One of the most popular cricketers to have been signed by the county from outside its borders, David Masters was warmly appreciated and highly respected by colleagues and opponents alike plus those watching from beyond the boundary. He always recognised that he was in the entertainment business and was happy to oblige anyone who wanted to exchange pleasantries with him – and often delivered with that ready smile.

He started his first-class career with his native Kent but with opportunities restricted due to their clutch of fast bowlers, he upped sticks and moved to Leicestershire in 2003 for whom he turned in five years of unstinting service before expressing the desire to return nearer to his roots. Essex stepped in and offered a three-year deal and he became a welcome part of the fixtures and fittings at Chelmsford signing extended contracts until he decided to retire at the end of the 2016 season. Fittingly, he bowed out on a high having topped the county’s bowling averages and playing a key part in their promotion back to the top-flight.

He was 29 when he joined Essex and cautiously stated, “I’ll probably need a little bit of time to get into it but I’m pretty sure I’ll do well. I know my game now and I’m at my peak, so I think Essex have got me at the perfect time of my career.”

How prophetic those words proved to be! The quality opening bowler, with an insatiable appetite for hard graft, proved to be a class act in all three formats of the game with the enviable knack of prolific wicket-taking paired with eye-catching economy. He consistently found movement both in the air and off the seam combined with nagging accuracy.

Whatever the format of the game, the Masters name appeared a virtual fixture on the Essex team sheet; a remarkable testimony to his level of fitness. Yet he admitted that he despised with a passion the need to go to the gym. “I hate it!” he insisted. “I do go but I do love bowling; it’s what I do best. I thrive on hard work.

“When I was leaning my trade and making my way in the game, I learned the value of hard work. I would bowl at senior players in the nets before and after lunch day in and day out but that was an accepted part of your cricket education and that stood me in good stead. I suppose as I get older, I’ve learned how to look after my body more and learned to eat the right things as well.”

A true workhorse, he spent the summers sending down over after over and then throughout the winter months, worked on building sites for his father’s firm giving rise to his ‘Hoddy’ nickname.

On the field, his efforts were tireless and undaunting and here was a player who just got better with age

In 2011, he enjoyed a stellar summer when he was the leading wicket-taker in Division Two with a staggering 93 championship victims (including a career-best 8 for 10) and the highest number of wickets taken by a bowler since 1998.

That personal best was achieved against his former club Leicestershire at Garon Park, Southend. “Funnily enough, I told the lads I had a big one around the corner, but I never thought I would take so many wickets for so few runs,” he said. His devastating 8 for 10 came in the space of just 46 deliveries as his former county collapsed to 34 all out. Set 315 to win in more than a day, Leicestershire’s innings lasted an hour and a quarter. “We thought we might just try and nip a couple out on the third evening but then everything went crazy,” he laughed. “It was amazing, I don’t really know to this day why it happened; it was just one of those days when everything happened for me.”

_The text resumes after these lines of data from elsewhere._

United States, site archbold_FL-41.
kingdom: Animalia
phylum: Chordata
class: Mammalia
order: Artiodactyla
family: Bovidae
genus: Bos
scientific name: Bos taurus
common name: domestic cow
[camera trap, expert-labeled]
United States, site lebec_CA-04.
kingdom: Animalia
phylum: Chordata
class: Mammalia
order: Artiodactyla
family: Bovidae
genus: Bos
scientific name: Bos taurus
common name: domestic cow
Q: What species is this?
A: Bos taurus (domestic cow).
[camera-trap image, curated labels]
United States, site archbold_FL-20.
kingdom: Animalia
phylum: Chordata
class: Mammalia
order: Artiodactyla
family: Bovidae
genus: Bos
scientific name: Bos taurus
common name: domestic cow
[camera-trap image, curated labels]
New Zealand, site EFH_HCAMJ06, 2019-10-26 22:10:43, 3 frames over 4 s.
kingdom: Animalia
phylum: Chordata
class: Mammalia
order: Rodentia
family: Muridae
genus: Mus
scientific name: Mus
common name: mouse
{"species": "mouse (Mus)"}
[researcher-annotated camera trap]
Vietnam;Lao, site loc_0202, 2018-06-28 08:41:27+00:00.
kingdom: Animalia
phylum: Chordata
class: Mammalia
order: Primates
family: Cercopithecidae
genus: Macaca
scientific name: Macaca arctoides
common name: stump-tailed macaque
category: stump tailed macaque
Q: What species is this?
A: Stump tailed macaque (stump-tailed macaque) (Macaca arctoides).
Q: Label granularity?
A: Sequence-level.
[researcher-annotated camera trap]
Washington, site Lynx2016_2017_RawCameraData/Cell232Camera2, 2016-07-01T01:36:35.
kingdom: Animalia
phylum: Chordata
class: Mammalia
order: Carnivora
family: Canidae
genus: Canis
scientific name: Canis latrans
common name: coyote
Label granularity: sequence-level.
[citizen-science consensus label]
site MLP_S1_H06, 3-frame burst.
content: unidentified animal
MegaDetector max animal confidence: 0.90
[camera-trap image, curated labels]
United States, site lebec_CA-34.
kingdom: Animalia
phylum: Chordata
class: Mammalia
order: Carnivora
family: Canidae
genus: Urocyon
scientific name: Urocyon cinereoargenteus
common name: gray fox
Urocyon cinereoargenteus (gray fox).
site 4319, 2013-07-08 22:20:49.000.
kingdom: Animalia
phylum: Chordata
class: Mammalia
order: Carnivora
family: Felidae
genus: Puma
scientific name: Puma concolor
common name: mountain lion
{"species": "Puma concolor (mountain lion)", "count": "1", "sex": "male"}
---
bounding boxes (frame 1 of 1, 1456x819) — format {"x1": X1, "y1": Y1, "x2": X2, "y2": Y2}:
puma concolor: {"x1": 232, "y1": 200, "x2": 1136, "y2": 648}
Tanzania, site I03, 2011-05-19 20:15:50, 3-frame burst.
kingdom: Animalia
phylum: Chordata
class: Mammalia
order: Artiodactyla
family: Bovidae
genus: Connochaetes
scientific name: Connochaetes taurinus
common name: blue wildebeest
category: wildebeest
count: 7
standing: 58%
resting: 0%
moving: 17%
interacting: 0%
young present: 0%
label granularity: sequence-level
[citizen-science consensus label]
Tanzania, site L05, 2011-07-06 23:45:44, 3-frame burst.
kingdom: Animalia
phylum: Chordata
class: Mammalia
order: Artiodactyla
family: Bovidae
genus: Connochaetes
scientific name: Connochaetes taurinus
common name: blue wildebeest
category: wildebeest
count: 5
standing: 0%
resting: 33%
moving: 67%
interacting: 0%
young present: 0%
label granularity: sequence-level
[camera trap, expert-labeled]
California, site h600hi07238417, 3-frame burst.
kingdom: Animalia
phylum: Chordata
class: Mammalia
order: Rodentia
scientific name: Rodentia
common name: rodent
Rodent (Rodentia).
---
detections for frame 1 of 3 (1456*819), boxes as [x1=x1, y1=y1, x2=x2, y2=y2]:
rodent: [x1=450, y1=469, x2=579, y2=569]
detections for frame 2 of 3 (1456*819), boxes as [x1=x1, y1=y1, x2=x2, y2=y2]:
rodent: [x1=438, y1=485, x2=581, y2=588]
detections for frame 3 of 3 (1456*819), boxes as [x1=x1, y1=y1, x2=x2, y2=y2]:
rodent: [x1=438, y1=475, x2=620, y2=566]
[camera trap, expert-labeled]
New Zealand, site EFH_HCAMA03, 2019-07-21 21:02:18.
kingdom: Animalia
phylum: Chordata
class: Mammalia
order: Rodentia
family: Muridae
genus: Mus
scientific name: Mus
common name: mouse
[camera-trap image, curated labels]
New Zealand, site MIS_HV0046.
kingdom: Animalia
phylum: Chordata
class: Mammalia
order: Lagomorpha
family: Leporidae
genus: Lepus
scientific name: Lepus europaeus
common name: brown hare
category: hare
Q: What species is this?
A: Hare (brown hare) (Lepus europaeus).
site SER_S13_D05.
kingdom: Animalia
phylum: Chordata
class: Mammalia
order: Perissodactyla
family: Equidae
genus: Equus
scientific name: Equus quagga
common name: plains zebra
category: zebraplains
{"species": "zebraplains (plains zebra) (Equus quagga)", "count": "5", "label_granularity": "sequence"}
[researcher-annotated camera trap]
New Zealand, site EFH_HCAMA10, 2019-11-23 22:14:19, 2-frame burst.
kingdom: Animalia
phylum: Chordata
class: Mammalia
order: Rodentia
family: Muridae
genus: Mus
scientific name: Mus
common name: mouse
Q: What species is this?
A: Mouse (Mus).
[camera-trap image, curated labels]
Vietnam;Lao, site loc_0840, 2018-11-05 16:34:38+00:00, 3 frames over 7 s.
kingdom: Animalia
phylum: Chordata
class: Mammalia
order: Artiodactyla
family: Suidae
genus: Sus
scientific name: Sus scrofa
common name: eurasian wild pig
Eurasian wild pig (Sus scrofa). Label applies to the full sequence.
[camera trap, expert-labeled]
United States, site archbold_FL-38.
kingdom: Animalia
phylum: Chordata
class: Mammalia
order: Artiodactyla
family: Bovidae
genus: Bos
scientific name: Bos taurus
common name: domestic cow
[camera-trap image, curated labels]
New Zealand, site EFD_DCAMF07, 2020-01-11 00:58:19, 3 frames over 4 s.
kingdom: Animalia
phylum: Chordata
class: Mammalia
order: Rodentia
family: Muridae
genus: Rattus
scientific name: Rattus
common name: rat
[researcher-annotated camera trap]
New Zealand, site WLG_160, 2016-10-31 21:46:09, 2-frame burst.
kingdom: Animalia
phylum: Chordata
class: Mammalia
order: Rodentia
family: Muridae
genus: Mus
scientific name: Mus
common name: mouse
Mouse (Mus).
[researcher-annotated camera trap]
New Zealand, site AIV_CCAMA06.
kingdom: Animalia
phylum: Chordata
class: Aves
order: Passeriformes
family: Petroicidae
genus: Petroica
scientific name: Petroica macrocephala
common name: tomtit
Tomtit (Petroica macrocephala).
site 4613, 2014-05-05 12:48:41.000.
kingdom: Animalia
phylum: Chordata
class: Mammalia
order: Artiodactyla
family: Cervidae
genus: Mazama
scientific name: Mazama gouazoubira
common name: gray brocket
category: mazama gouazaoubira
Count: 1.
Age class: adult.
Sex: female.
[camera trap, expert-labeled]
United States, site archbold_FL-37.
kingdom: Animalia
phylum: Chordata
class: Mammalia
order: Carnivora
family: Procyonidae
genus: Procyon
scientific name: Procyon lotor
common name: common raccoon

By the time he decided to hang up his boots, he had taken 940 wickets across all formats. That included 672 wickets from the 37,788 deliveries he had sent down in the first-class game alone.

His final match proved an emotional affair bringing an end to a career spanning an overall 202 first-class and a combined 305 List A and Twenty20 appearances. It came at Canterbury where he had started his career and when he left the playing arena for a final time, he was given a guard of honour by the Kent and Essex players and a standing ovation from an appreciative crowd.